Часы (Каннингем) - страница 75

Внезапно она с ужасом чувствует приближение головной боли. Нет, это только память о головной боли, но такая живая, что на какой-то миг неотличима от реального приступа. Она цепенеет. Она ждет, что будет дальше. Нет, все в порядке. Все в порядке. Стены не ходят ходуном, никто не бормочет из-под штукатурки. Она по-прежнему она сама в доме с мужем, слугами, коврами, диванными подушками и лампами. Она это она, а не кто-то еще.

Она выйдет пройтись — уверенность, что она это сделает, фактически опережает решение. Она прогуляется, просто прогуляется. Полчасика, не больше. Вирджиния накидывает плащ, надевает шляпу, шарф. Стараясь не шуметь, идет к заднему выходу, осторожно прикрывает за собой дверь. Ей совсем не хочется объяснять, куда она идет и когда вернется.

В саду на фоне живой изгороди темнеет травяной холмик с дроздом. Налетевший порыв восточного ветра заставляет Вирджинию поежиться. Ей кажется, что из дома (где горят лампы и варится говядина) она вышла в царство мертвой птицы. Она думает о покойниках, остающихся лежать в могилах после того, как все те, кто их хоронил, прочитав молитвы и возложив венки, возвратились в деревню. После того как колеса пропылили по утрамбованному тракту, после того как люди поужинали и разобрали постели, — после всего остается могильный холм и цветы, которые ерошит ветер. При всей своей жутковатости эта кладбищенская картина не неприятна. Она реальна, она просто глубоко реальна. И в каком-то смысле, выносимее и достойнее говядины и зажженных ламп. Вирджиния спускается по ступенькам и сходит в траву.
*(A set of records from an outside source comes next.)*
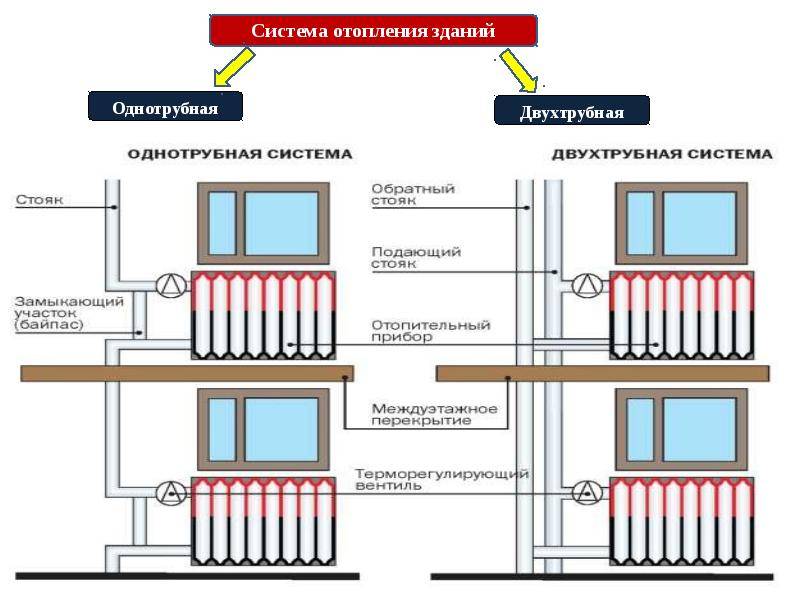 Система отопления зданий

Однотрубная

Двухтрубная

ОДНОТРУБНАЯ СИСТЕМА

ДВУХТРУБНАЯ СИСТЕМА

Стояк

Замыкающий участок (байпас)

Обратный стояк

Подающий стояк

Отопительный прибор

Междуэтажное перекрытие

Терморегулирующий вентиль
Тельце дрозда до сих пор на месте (странно, что здешние собаки и кошки им не заинтересовались), удивительно маленькое даже для птицы и какое-то невероятно неодушевленное в темноте, похожее на потерянную перчатку, — горстка смертного праха. Вирджиния стоит не двигаясь. Теперь эта птица — просто грязь, отбросы. Она полностью утеряла свою дневную красоту, так же как Вирджиния — свое недавнее воодушевление чаепитием и детскими пальтишками, а день — свое тепло. Утром Леонард возьмет лопату и выбросит и птицу, и розы, и траву на помойку. Насколько больше места занимают живые по сравнению с мертвыми, думает Вирджиния. Жестикуляция, движение, дыхание создают иллюзию объема. Смерть выявляет наши подлинные размеры, и они удивительно скромны. Разве ее собственная мать не выглядела после смерти так, будто ее подменили, подсунув уменьшенную копию из пепельно-серой стали? Разве она сама не чувствовала лишь маленькую пустоту вместо ожидаемого бурного всплеска эмоций?